Pauling, however, could not be persuaded. He felt that his model was the only solution to the X-ray data and the known density of DNA. Unfortunately, as it later developed, he was using the old X-ray data and density data of Astbury, which had been obtained with a poor preparation of DNA that had been significantly denatured. Pauling had no access to the newer X-ray diffraction data of Franklin and Wilkins, which undoubtedly would have quickly set him on the right track.

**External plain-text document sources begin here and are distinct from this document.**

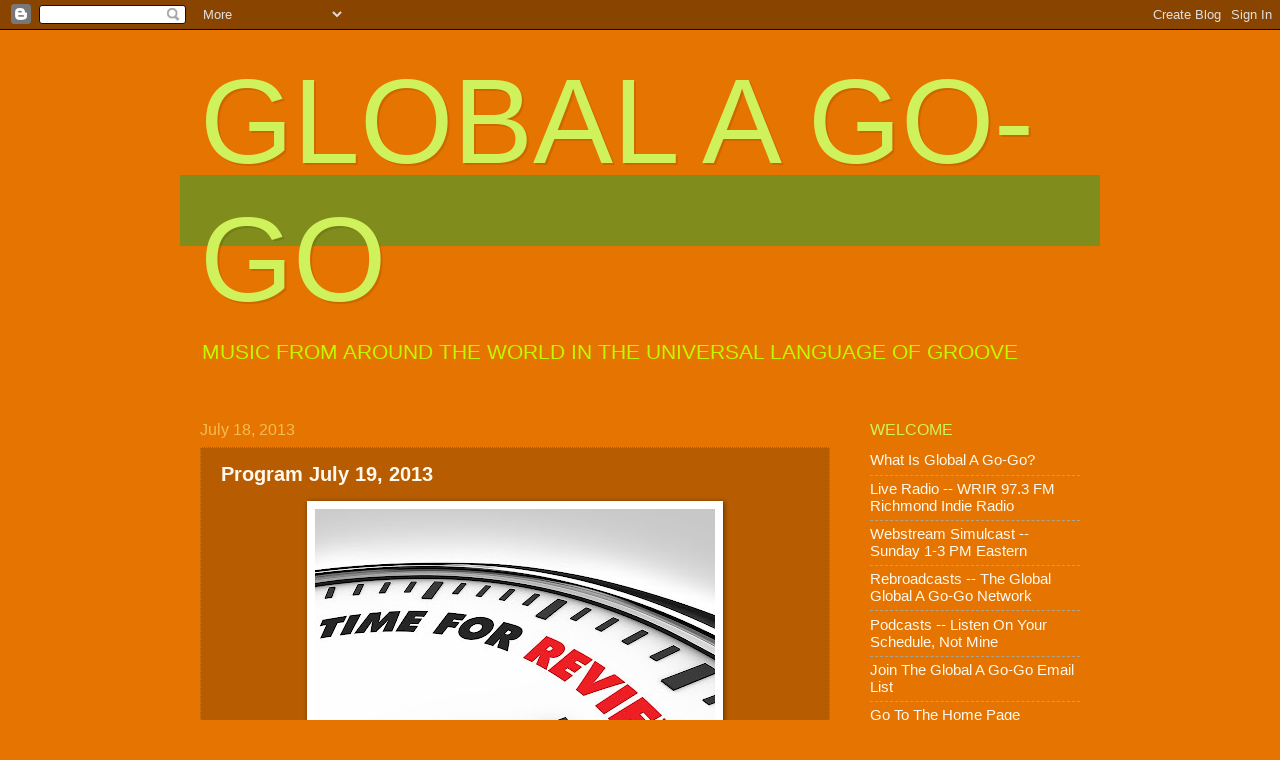

--- FILE ---
content_type: text/html; charset=UTF-8
request_url: http://www.globalagogo.com/b/stats?style=BLACK_TRANSPARENT&timeRange=ALL_TIME&token=APq4FmB4zXAZ4c25v8cQ5qzgTo8nBt0-RbBT8qjL4i6xuBBlHTPzJuyAp7FhVEvr01lAUaKpM3ASps6nXNYnQCy0VQop59WVaA
body_size: 264
content:
{"total":2104088,"sparklineOptions":{"backgroundColor":{"fillOpacity":0.1,"fill":"#000000"},"series":[{"areaOpacity":0.3,"color":"#202020"}]},"sparklineData":[[0,23],[1,23],[2,55],[3,100],[4,77],[5,42],[6,64],[7,40],[8,54],[9,47],[10,51],[11,47],[12,47],[13,45],[14,46],[15,38],[16,34],[17,25],[18,33],[19,27],[20,36],[21,48],[22,58],[23,51],[24,30],[25,29],[26,30],[27,31],[28,28],[29,1]],"nextTickMs":600000}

The following month, Delbrück received a letter from Watson setting forth the Watson-Crick model. This immediately resolved many of the concerns raised about the Pauling model, which was abruptly discarded. The Watson-Crick model was then presented with immediate acceptance at the Cold Spring Harbor Conference in 1953. The convincing evidence for the biological, as opposed to the chemical, reality of the Watson-Crick model came from the Meselson-Stahl experiments at Caltech in 1957 demonstrating the separation and conservation of each of the DNA strands on replication.
The only substantial, if temporary, challenge to the Watson-Crick model came with my later discovery of the single-stranded DNA of the bacteriophage, f X. If Watson and Crick were right, how could this DNA reproduce or even code? The conundrum was subsequently resolved with the demonstration that, within the infected cell, the single-stranded viral DNA was quickly converted to a double-stranded replicative form, which replicated as such and which coded for proteins.

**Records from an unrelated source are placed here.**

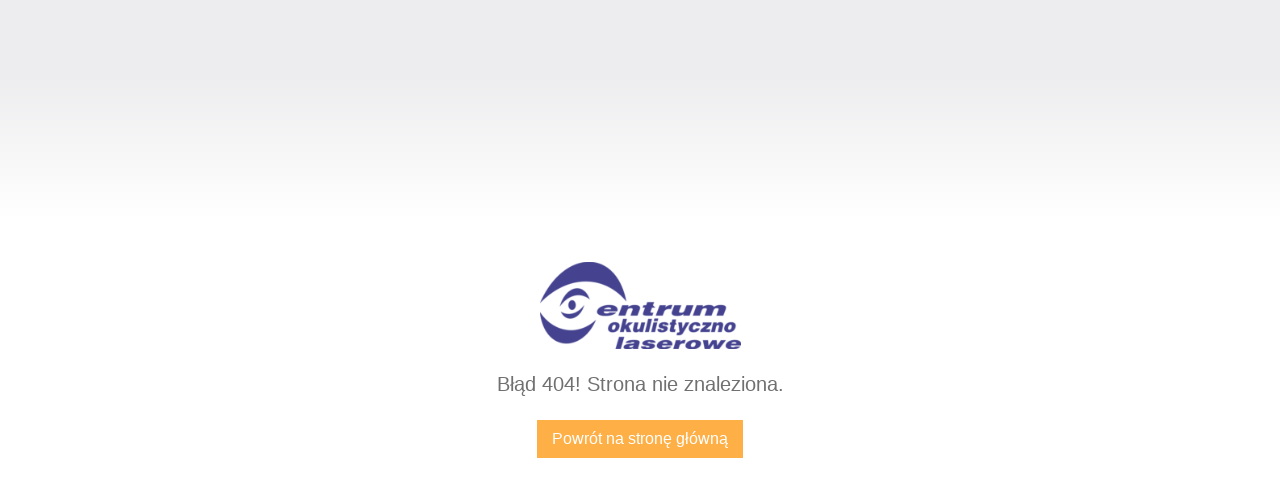

--- FILE ---
content_type: text/html; charset=UTF-8
request_url: https://okulistyka.bialystok.pl/nowy-laser-okulistyczny-pascal-synthesis
body_size: 962
content:
<html>
<head>
    <link href='//fonts.googleapis.com/css?family=Lato:100' rel='stylesheet' type='text/css'>

    <style>
        body {
            margin: 0;
            padding: 0;
            width: 100%;
            height: 100%;
            color: #B0BEC5;
            background-size: cover;
            background-position: center center;
            background fff;
            background :-webkit-linear-gradient(top,#ededef 10%, #fff 30%);
            background :-o-linear-gradient(top,#ededef 10%, #fff 30%);
            background :-moz-linear-gradient(top,#ededef 10%, #fff 30%);
            background: linear-gradient(top,#ededef 10%, #fff 30%);
            

            display: table;
            font-family: "Helvetica Neue",Helvetica,Arial,sans-serif;
        }
        .center
        {
            width: 100%;
            position: absolute;
            display: block;
            top: 50%;
            transform: translateY(-50%);
        }
        .centerbox
        {
            margin: 0 auto;
            display: block;
            /*background-color: #E4C984;*/
            /*background-color: rgba(228,201,132,0.5);*/
            padding: 20px;
            border-radius: 20px;
            /*box-shadow: 2px 2px 2px #A9A9A9;*/
            max-width: 459px;
        }
        .img-responsive
        {
            max-width: 100%;
            height: auto;
        }
        .title
        {
            text-align: center;
            font-size: 20px;
            color: #717070;
            padding: 24px;
            font-family: "Helvetica Neue",Helvetica,Arial,sans-serif;
        }
        a
        {
            text-decoration: none;
        }
        span.back-btn {
            background: #1d0dba;
            font-weight: bold;
            transition-duration: .15s;
            color: #f8dd98;
            font-family: "Helvetica Neue",Helvetica,Arial,sans-serif;
            padding: 10px;
            padding-left: 20px;
            border-radius: 10px;
        }
        span.back-btn:hover
        {
           
            background: #1d0dba;
            color: #483026;
            transition-duration: 0.15s;
        }
        .logobox{
            text-align: center;
        }
        .content{
            text-align: center;
            
        }
        .button-more-news {
            color: #fff;
            /*border: 2px solid #562c78;*/
            /*border-radius: 15px;*/
            background-color:#feaf46;
            padding: 10px 15px 10px 15px;
        }
        @-webkit-keyframes hvr-ripple-out {
  100% {
    top: -12px;
    right: -12px;
    bottom: -12px;
    left: -12px;
    opacity: 0;
  }
}
.hvr-ripple-out {
  display: inline-block;
  vertical-align: middle;
  -webkit-transform: translateZ(0);
  -webkit-transform: translateZ(0);
  -ms-transform: translateZ(0);
  transform: translateZ(0);
  box-shadow: 0 0 1px rgba(0,0,0,0);
  -webkit-backface-visibility: hidden;
  backface-visibility: hidden;
  -moz-osx-font-smoothing: grayscale;
  position: relative;
}
.hvr-ripple-out:before {
  content: '';
  position: absolute;
  border: #feaf46 solid 6px;
  top: 0;
  /*border-radius: 10px;*/
  right: 0;
  bottom: 0;
  left: 0;
  -webkit-animation-duration: 1s;
  animation-duration: 1s;
}
.hvr-ripple-out:hover:before,
.hvr-ripple-out:focus:before,
.hvr-ripple-out:active:before {
  -webkit-animation-name: hvr-ripple-out;
  animation-name: hvr-ripple-out;
}
        .button-more-news:hover {
            
        }
    </style>
</head>
<body>
<div class="center">
    <div class="centerbox">
        <div class="logobox">
            <img src="https://okulistyka.bialystok.pl/img/logo.png" alt="logo" class="img-responsive">
        </div>
        <div class="content">
            <div class="title">Błąd 404! Strona nie znaleziona.</div>
            <a href="https://okulistyka.bialystok.pl"><span class="button-more-news hvr-ripple-out">Powrót na stronę główną</span></a>
        </div>
    </div>
</div>
</body>
</html>
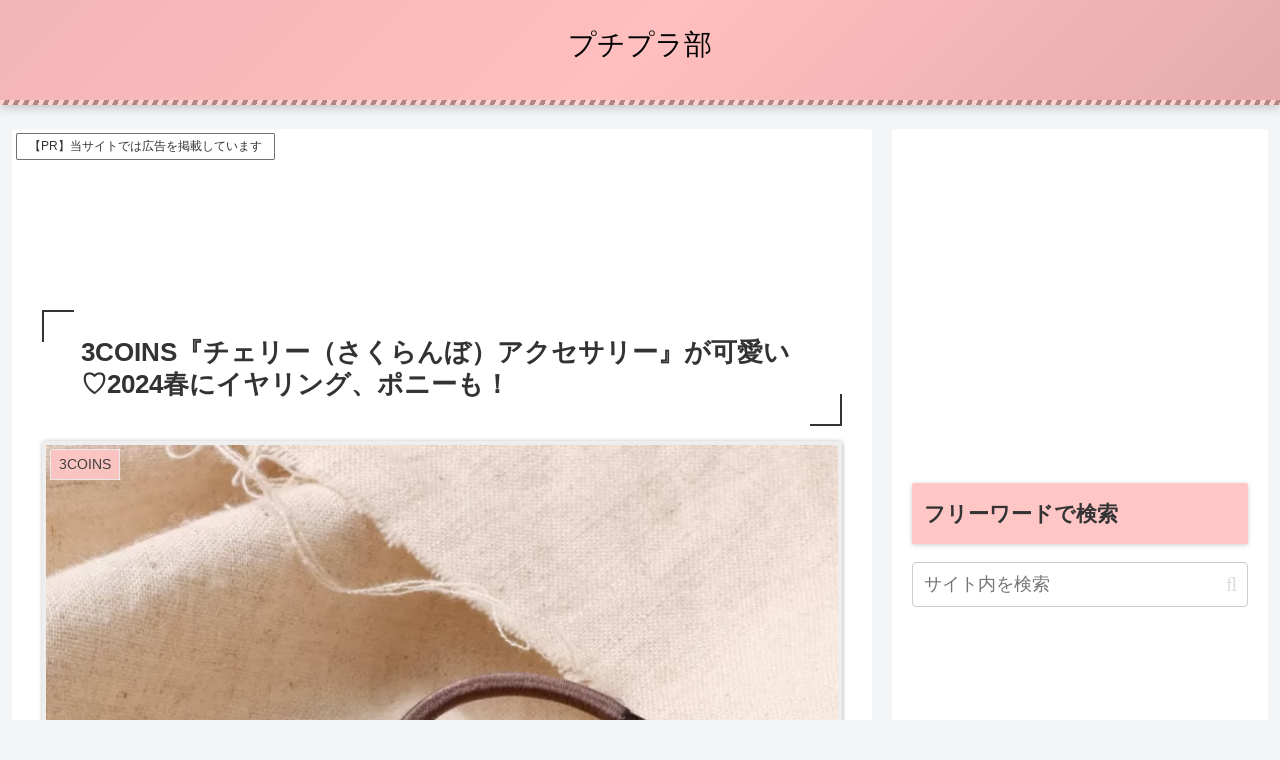

--- FILE ---
content_type: text/html; charset=utf-8
request_url: https://www.google.com/recaptcha/api2/aframe
body_size: 267
content:
<!DOCTYPE HTML><html><head><meta http-equiv="content-type" content="text/html; charset=UTF-8"></head><body><script nonce="tKKRnYRukl8VvLvRBqMmpg">/** Anti-fraud and anti-abuse applications only. See google.com/recaptcha */ try{var clients={'sodar':'https://pagead2.googlesyndication.com/pagead/sodar?'};window.addEventListener("message",function(a){try{if(a.source===window.parent){var b=JSON.parse(a.data);var c=clients[b['id']];if(c){var d=document.createElement('img');d.src=c+b['params']+'&rc='+(localStorage.getItem("rc::a")?sessionStorage.getItem("rc::b"):"");window.document.body.appendChild(d);sessionStorage.setItem("rc::e",parseInt(sessionStorage.getItem("rc::e")||0)+1);localStorage.setItem("rc::h",'1766553214801');}}}catch(b){}});window.parent.postMessage("_grecaptcha_ready", "*");}catch(b){}</script></body></html>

Later in the infective cycle, viral-coded proteins produced the single strands of DNA for progeny viral particles, using one strand of the double-stranded replicative form DNA as a template.
The Watson-Crick structure, by providing a firm biochemical basis for genetic phenomena, led biology into a new era, but it did not emerge unprecedented from a void. Mine was but one approach. Other lines of research in the laboratories of Kornberg, Doty, and Franklin and Wilkins were converging on the double helix. The double helix was out there waiting to be revealed. By 1950, after a century of biochemistry and fifty years of modern genetics, it was but a short step further in the unknown.

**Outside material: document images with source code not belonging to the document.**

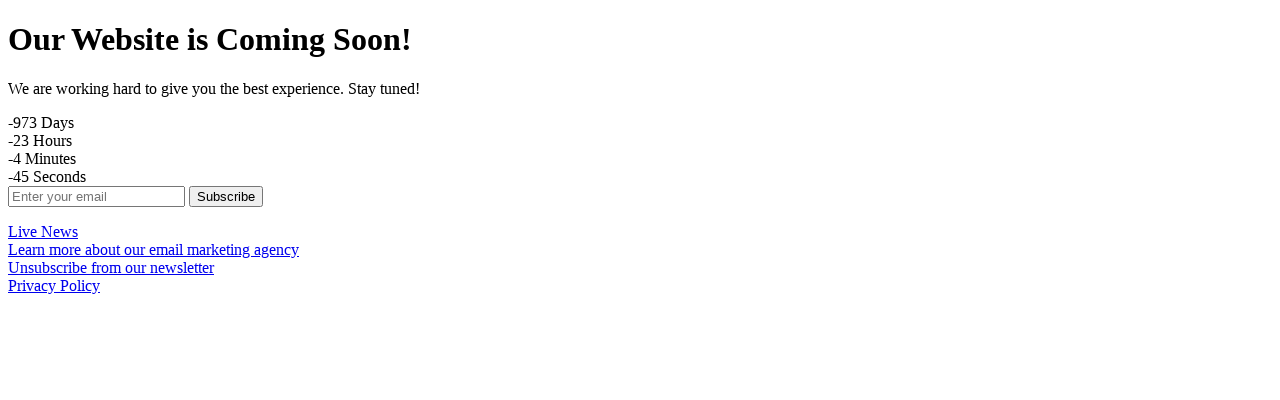

--- FILE ---
content_type: text/html; charset=utf-8
request_url: https://modernzoo.io/
body_size: 2778
content:













<!DOCTYPE html>
<html lang="en">
<head>
    <meta charset="UTF-8">
    <meta name="viewport" content="width=device-width, initial-scale=1.0">
    <title>Coming Soon - modernzoo.io</title>

    <link rel="stylesheet" href="/assets/styles.css">

</head>
<body>
<div class="container">
    <h1>Our Website is Coming Soon!</h1>
    <p>We are working hard to give you the best experience. Stay tuned!</p>
    <div class="countdown">
        <div class="countdown-item">
            <span id="days">00</span>
            <label>Days</label>
        </div>
        <div class="countdown-item">
            <span id="hours">00</span>
            <label>Hours</label>
        </div>
        <div class="countdown-item">
            <span id="minutes">00</span>
            <label>Minutes</label>
        </div>
        <div class="countdown-item">
            <span id="seconds">00</span>
            <label>Seconds</label>
        </div>
    </div>

    <form id="subscription-form" onsubmit="submitForm(event)">
        <input type="email" id="email" placeholder="Enter your email" required>
        <button type="submit">Subscribe</button>
        <p id="subscription-message"></p>
    </form>
    <a href="news">Live News</a>
    <br>
    <a href="about">Learn more about our email marketing agency</a>
    <br>
    <a href="opt-out">Unsubscribe from our newsletter</a>
    <br>
    <a href="privacy">Privacy Policy</a>


</div>



<script >
    const launchDate = new Date('2023-05-01T00:00:00').getTime();
    const daysElement = document.getElementById('days');
    const hoursElement = document.getElementById('hours');
    const minutesElement = document.getElementById('minutes');
    const secondsElement = document.getElementById('seconds');

    function updateCountdown() {
        const currentTime = new Date().getTime();
        const timeRemaining = launchDate - currentTime;

        const days = Math.floor(timeRemaining / (1000 * 60 * 60 * 24));
        const hours = Math.floor((timeRemaining % (1000 * 60 * 60 * 24)) / (1000 * 60 * 60));
        const minutes = Math.floor((timeRemaining % (1000 * 60 * 60)) / (1000 * 60));
        const seconds = Math.floor((timeRemaining % (1000 *
            60)) / 1000);

        daysElement.textContent = days.toString().padStart(2, '0');
        hoursElement.textContent = hours.toString().padStart(2, '0');
        minutesElement.textContent = minutes.toString().padStart(2, '0');
        secondsElement.textContent = seconds.toString().padStart(2, '0');
    }

    function submitForm(event) {
        event.preventDefault();
        const email = document.getElementById('email').value;
        
        document.getElementById('subscription-message').textContent = `Thank you for subscribing, ${email}!`;
    }


    updateCountdown();
    setInterval(updateCountdown, 1000);
</script>
</body>
</html>
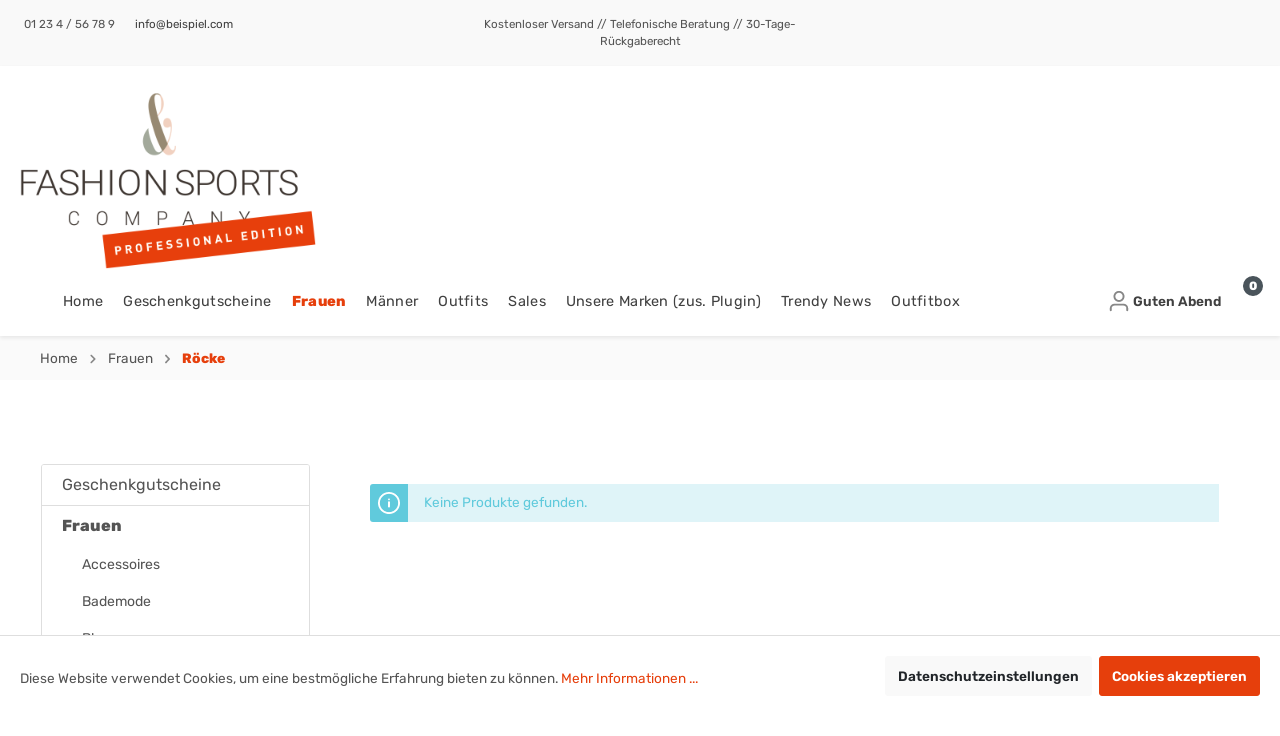

--- FILE ---
content_type: text/html; charset=UTF-8
request_url: https://professional.meinshop.shop/widgets/checkout/info
body_size: -106
content:
    <div class="rhweb-header-cart">
        <span class="header-cart-icon">
            <i class="rhweb-icon las la-briefcase" aria-hidden="true"></i>
        </span>
        <span class="badge badge-dark header-cart-badge">0</span>
    </div>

Science is, in fact, a collective enterprise. To outsiders, however, Watson and Crick by virtue of their great discovery and their strong personalities have made it seem a more personal adventure.
Jim Watson is the stuff of which People magazine is made. Brilliant, arrogant, verbally crude, with a skewed, off-center personality, fond of publicity, he sees the world in black and white with little gray in between. In his career, he has consistently demonstrated excellent scientific judgment and has been a superb director of the Cold Spring Harbor Laboratory. Crick is an interesting complement—highly articulate, sometimes glib, skilled in debate, sophisticated, and seemingly self-confident, even arrogant, yet harboring a persistent personal reserve.
Watson's book The Double Helix was published in 1968. Seemingly an exercise in candor, it portrays him as a total opportunist, devoid of any sense of scientific community, heedless in his passion to "beat Pauling" in the race to the "golden prize." Of course, Pauling never knew he was in a race. As a testament, it conveys an impression of science as just another cutthroat competition, akin to Wall Street or even the political arena. Shortly after the book appeared, I was awarded the California Scientist of the Year prize by the California Museum of Science and Industry for our research in collaboration with Arthur Kornberg at Stanford. At the inevitable news conference, reporters—with Watson's account fresh in their minds—could not comprehend the genuine, and really quite routine, collaboration between our two laboratories in the common effort to advance scientific knowledge.